The terrorist attack at the Tunisian resort of Sousse on Friday the 26th of June, which has left 38 confirmed deaths, mostly British, has been suggested by government officials and terrorist experts as the most significant attack against Britain since 7/7. The attack like so many other recent terrorist atrocities reflects a main feature of contemporary terrorism: spontaneity. The erratic and murderous outburst of Seifeddine Rezgui whose radicalisation in extremist Islamic thought remained undetected, carried out his lone wolf attack with a maximal and spontaneous impact.

An attack like this will have unprecedented consequences for Tunisia’s tourism industry which made up 14.4 per cent of its GDP in 2014. Holiday makers will be paralysed and in a state of limbo, trying to find the moral balance between pulling their business out of Tunisia or defying these extremists with a ‘business as usual’ approach. Tourists will naturally have their hesitations over the safety of the resorts and will justifiably demand more security as an absolute minimum, if they are to continue their excursions to Tunisia. It is this sort of gridlock which will be the burden for Tunisian tourism for some months to come as officials struggle to preserve such a vital economic sector.

The collapse of the tourism industry will be a realistic concern for Tunisia and resolving this problem will be contentious to say the least, however, to cross Tunisia off from the list of frequent British holiday destinations signifies the capitulation of the West to the will of the terrorists.

The aim of Islamic fundamentalists is the imposition of fear. The most recent attack in Tunisia was not only an affront to the Western world, but it was an attempt to petrify British tourists into submission and to force them to abandon North Africa as a tourist destination. If there is a withdrawal and eventual collapse of tourism in Tunisia, the likes of the ISIL and Al Qaeda will only target more frequently and with the confidence that the tactics used in Sousse achieve the most rewards for their cause.

But what about the propaganda relating to this attack? The Islamic State specifically have capitalised on social media platforms to propagate their successes against the Iraqi and Syrian armies, as well as the Western Coalition. Eradicating the tourism industry in Tunisia would only fuel the propaganda efforts exploiting the achievements of the Islamic vision, which prophesies the eventual annihilation of the ‘infidel’ race. Countless numbers of British Muslims have been radicalised through these platforms, with Twitter being the most prominent, therefore any abandonment of tourism in this region will only drive the appeal of Islamic extremism.

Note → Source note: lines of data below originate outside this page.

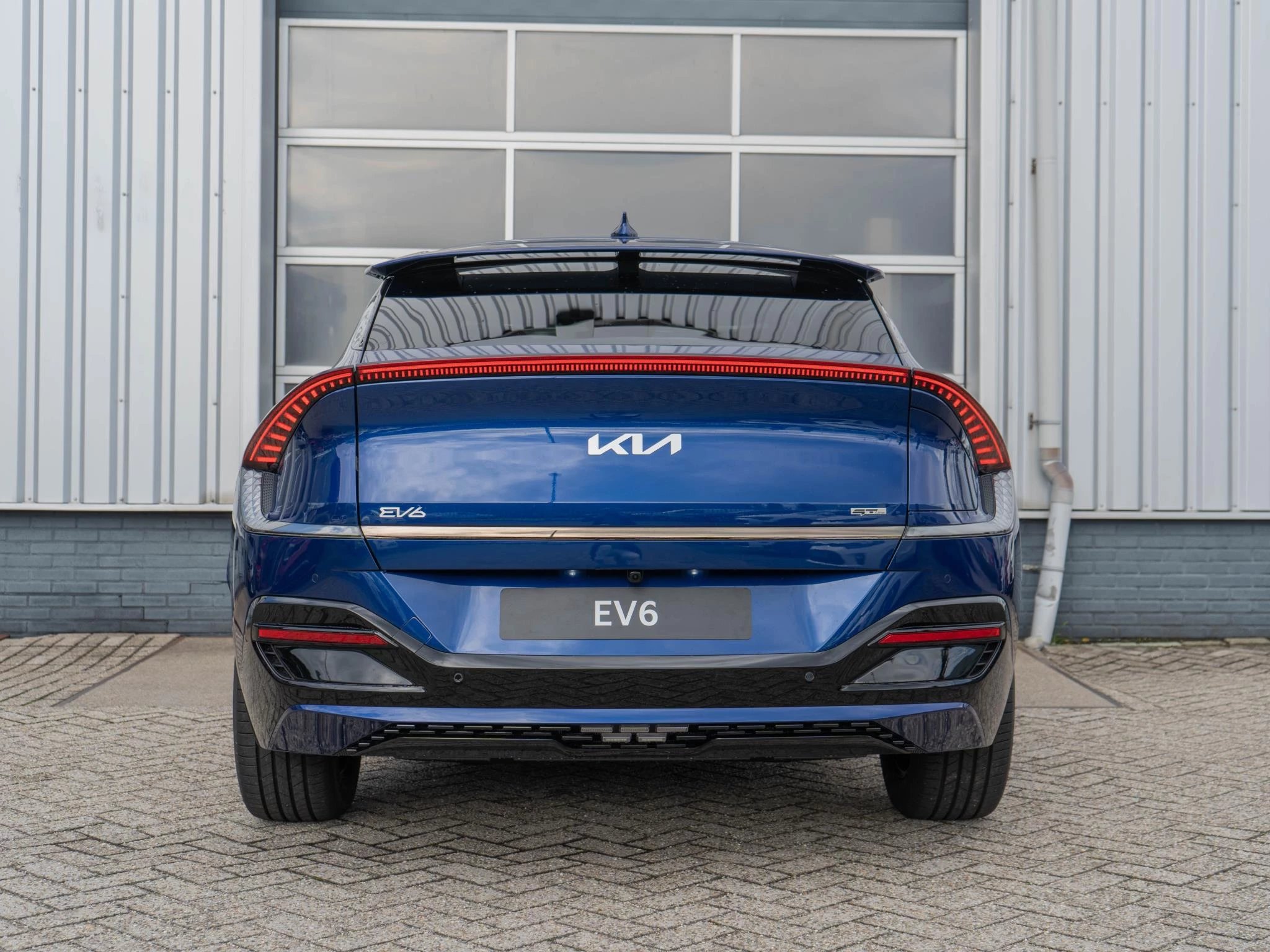 Hoofdafbeelding Kia EV6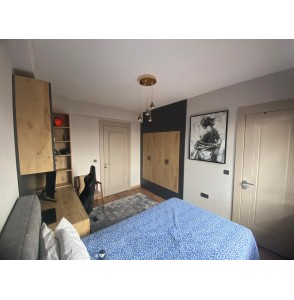 OVACIK'TA EŞSİZ MİMARİSİYLE ŞIK VE KONFORUN BULUŞTUĞU ADRES 4+1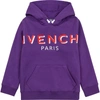 GIVENCHY SWEATSHIRT WITH PRINT,H25275 94G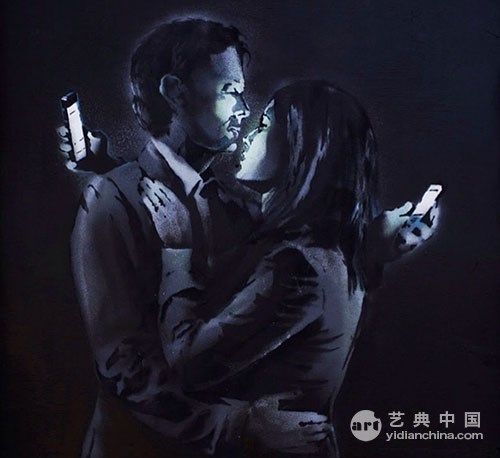 慈善家买下班克斯涂鸦 青年俱乐部得以继续运营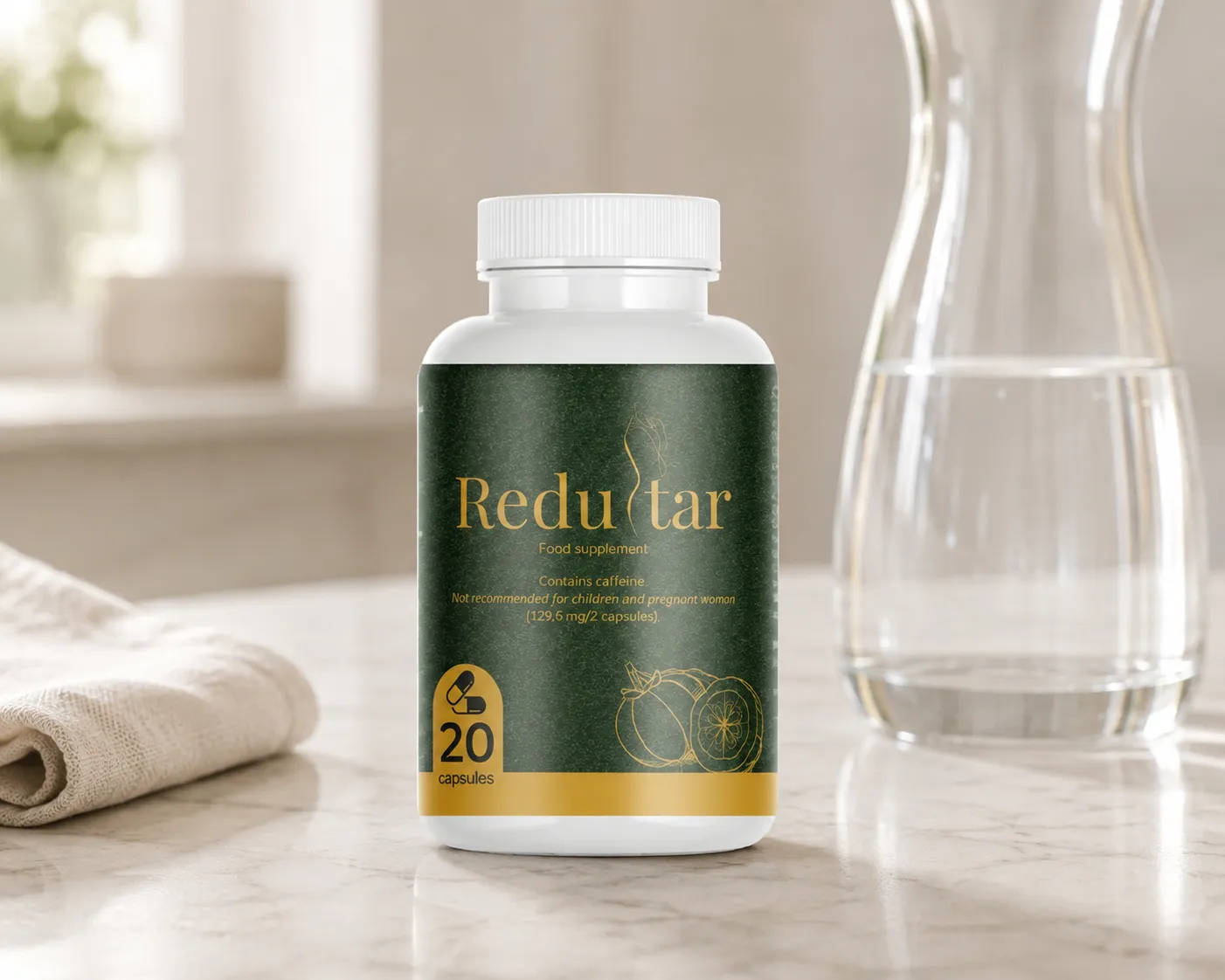 Redustar — Verpackung im Alltag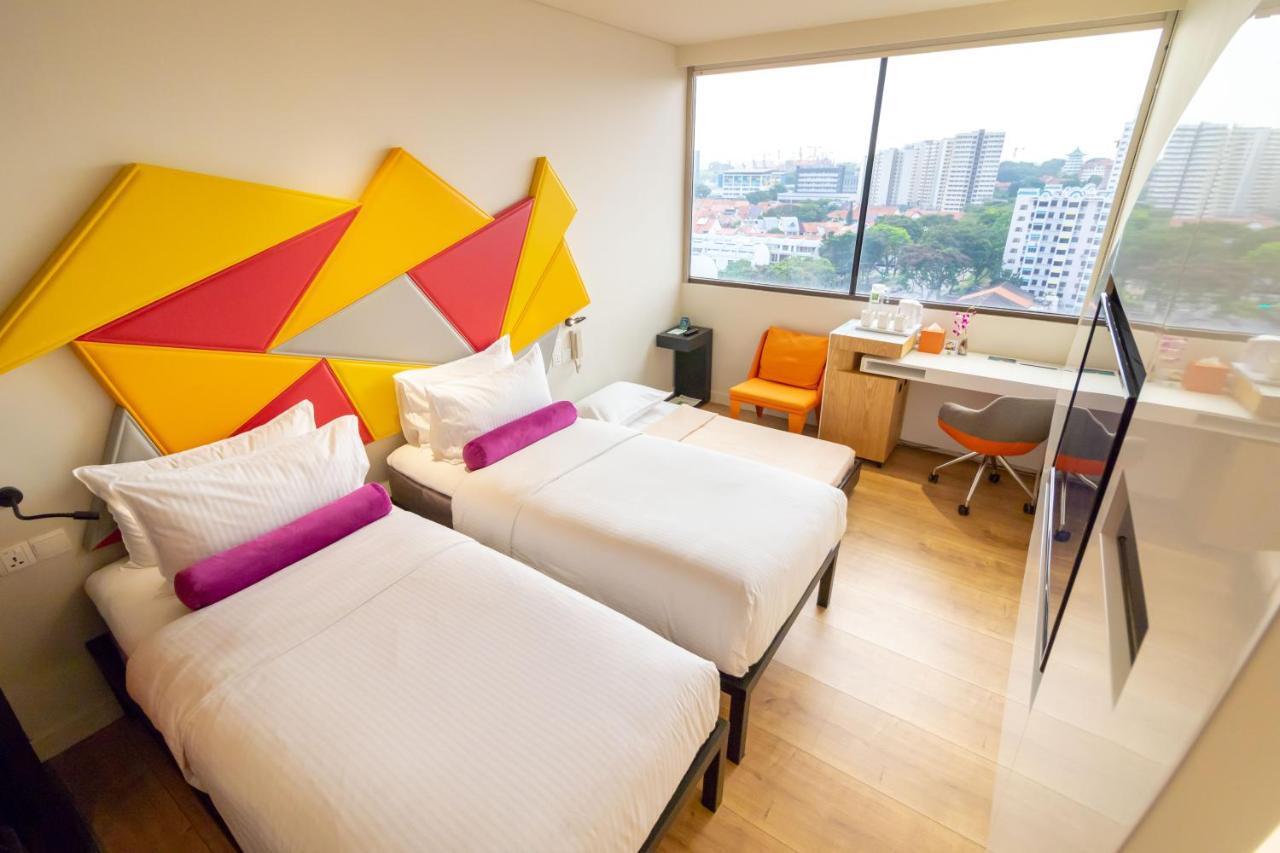 Standard Triple Room, 3 Single Beds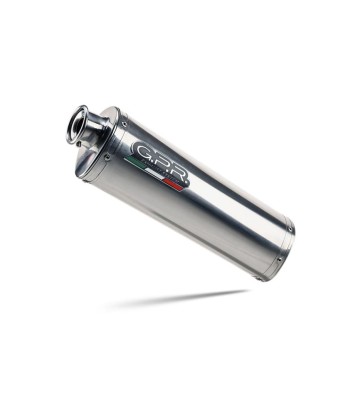 GPR TRIOVAL Silencer for SUZUKI V-STROM 800 23-25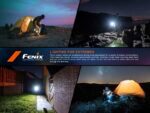 Работна - Къмпинг лампа Fenix CL27R LED - синя » Dulotec.BG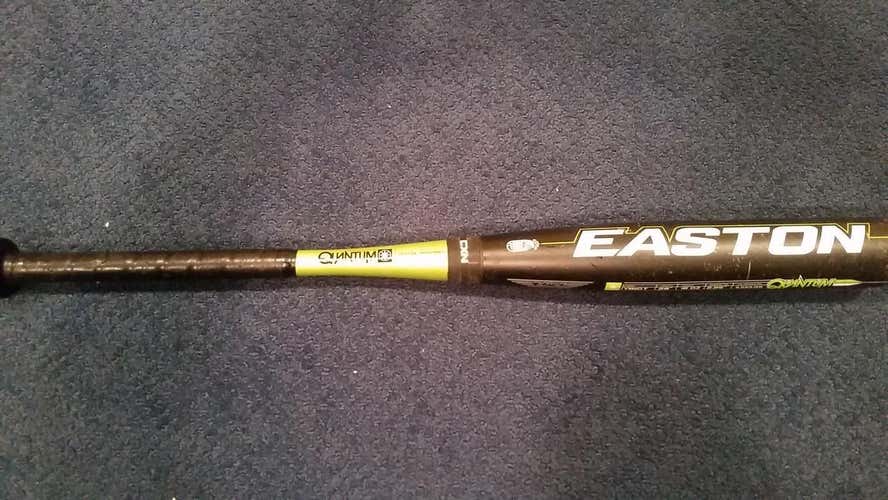 Easton Quantum, Model YB11QT, 28 in, 16 oz, 2 1/4 dia. Baseball Bat (-12)  7050 AIRCRAFT ALUMINUM...
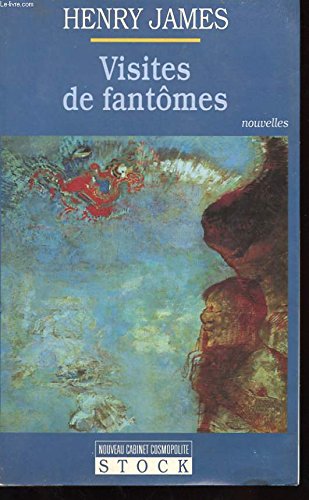 Henry James : Visites de fantômes (nouvelles) book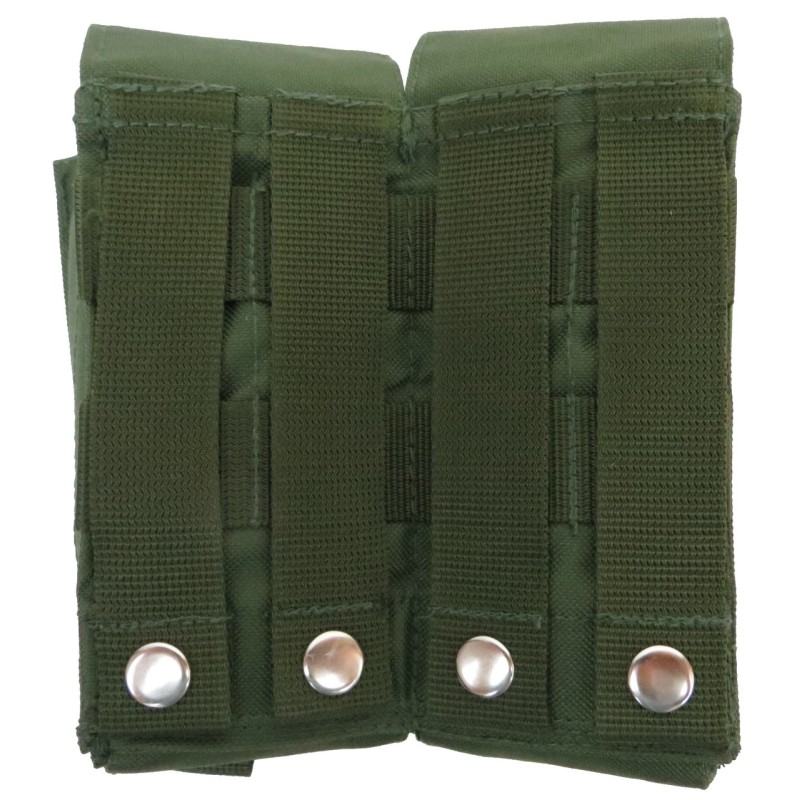 Армійський підсумок для чотирьох автоматних магазинів ріжків ВТВ АК Ukr Military Хакі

In recent years, North Africa has been ridden with political uncertainty. The Arab Spring has had direct repercussions in the region, leaving vast political vacuums which Islamists have long sought to exploit – Rezgui himself had allegedly fought in Libya against the Gadaffi regime.

If tourism is abandoned in this country, a major economic sector will be undermined and an existing vacuum will only widen for the extremist groups to infiltrate. ISIL and Al Qaeda alike want to disconnect North Africa from the West and the withdrawal of tourism will only quicken the process of dislocation and isolation. They seek an Islamic caliphate across these territories and tourism is part of a wider context of issues that have hampered attempts to create a land governed by Shari’ah.

The massacre in Tunisia is an opportunity for Britain to make a stand against Islamic extremism and terrorism as a whole. Britain never abandoned the tube back in July 2005, and now is not the time to abandon a country and industry that welcomes us as a nation. By continuing to holiday in Tunisia, tourists are defying the attempts to undermine the principles of freedom and liberty which are integral to the British nation. Britain must do all it can to support the Tunisian authorities in bolstering their security forces so that tourism can continue to thrive there in commemoration of those who lost their lives. Britain has never bowed down or been intimidated by terrorists and 2015 should not be the year this attitude changes.

What happened on the 26th of June was a tragedy to say the least. The reaction of the hotel staff who directed the tourists to safety and who also documented the gunman’s attack, was a phenomenal act of bravery that can only demand the highest level of admiration. It certainly proves just how alien the fanatical beliefs of these terrorists are to Tunisian people and that in fact, tourism is something of a national pride as opposed to an infringement on Islamic purity.